[[ DATA SHOWN open ]]

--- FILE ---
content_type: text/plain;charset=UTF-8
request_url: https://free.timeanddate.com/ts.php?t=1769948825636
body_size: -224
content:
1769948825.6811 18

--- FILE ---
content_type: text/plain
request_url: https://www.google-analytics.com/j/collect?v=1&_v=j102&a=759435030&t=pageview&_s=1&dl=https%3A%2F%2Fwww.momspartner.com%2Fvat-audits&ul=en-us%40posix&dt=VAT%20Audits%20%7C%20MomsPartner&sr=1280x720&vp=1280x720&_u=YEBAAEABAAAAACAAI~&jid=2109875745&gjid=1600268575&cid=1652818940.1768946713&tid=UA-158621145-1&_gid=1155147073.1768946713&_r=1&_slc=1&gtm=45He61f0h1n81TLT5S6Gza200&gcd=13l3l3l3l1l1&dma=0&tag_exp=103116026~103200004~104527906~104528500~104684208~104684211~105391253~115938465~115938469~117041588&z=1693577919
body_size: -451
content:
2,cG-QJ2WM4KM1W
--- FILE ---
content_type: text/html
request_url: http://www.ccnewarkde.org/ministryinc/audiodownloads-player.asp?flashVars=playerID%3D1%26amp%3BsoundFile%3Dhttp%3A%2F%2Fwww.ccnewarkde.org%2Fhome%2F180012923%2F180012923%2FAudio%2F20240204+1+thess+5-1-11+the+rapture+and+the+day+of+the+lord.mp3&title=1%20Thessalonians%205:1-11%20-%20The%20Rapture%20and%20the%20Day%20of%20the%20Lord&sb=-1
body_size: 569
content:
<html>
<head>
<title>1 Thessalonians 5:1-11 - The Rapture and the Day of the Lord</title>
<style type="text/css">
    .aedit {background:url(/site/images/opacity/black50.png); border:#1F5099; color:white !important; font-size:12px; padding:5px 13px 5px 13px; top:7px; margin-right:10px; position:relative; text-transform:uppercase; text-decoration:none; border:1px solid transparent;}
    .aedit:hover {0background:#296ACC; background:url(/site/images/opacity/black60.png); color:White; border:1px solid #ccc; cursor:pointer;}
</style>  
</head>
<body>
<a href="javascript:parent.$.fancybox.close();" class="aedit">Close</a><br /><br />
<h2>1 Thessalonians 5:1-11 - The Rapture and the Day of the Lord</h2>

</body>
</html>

[[ DATA SHOWN closed ]]

**WHAT YOU HAVE TO DO:** Give again, exactly, every line from the one holding "border:#1F5099; color:white !important;" to the last line of the data.

**TASK SOLUTION:**
    .aedit {background:url(/site/images/opacity/black50.png); border:#1F5099; color:white !important; font-size:12px; padding:5px 13px 5px 13px; top:7px; margin-right:10px; position:relative; text-transform:uppercase; text-decoration:none; border:1px solid transparent;}
    .aedit:hover {0background:#296ACC; background:url(/site/images/opacity/black60.png); color:White; border:1px solid #ccc; cursor:pointer;}
</style>  
</head>
<body>
<a href="javascript:parent.$.fancybox.close();" class="aedit">Close</a><br /><br />
<h2>1 Thessalonians 5:1-11 - The Rapture and the Day of the Lord</h2>

</body>
</html>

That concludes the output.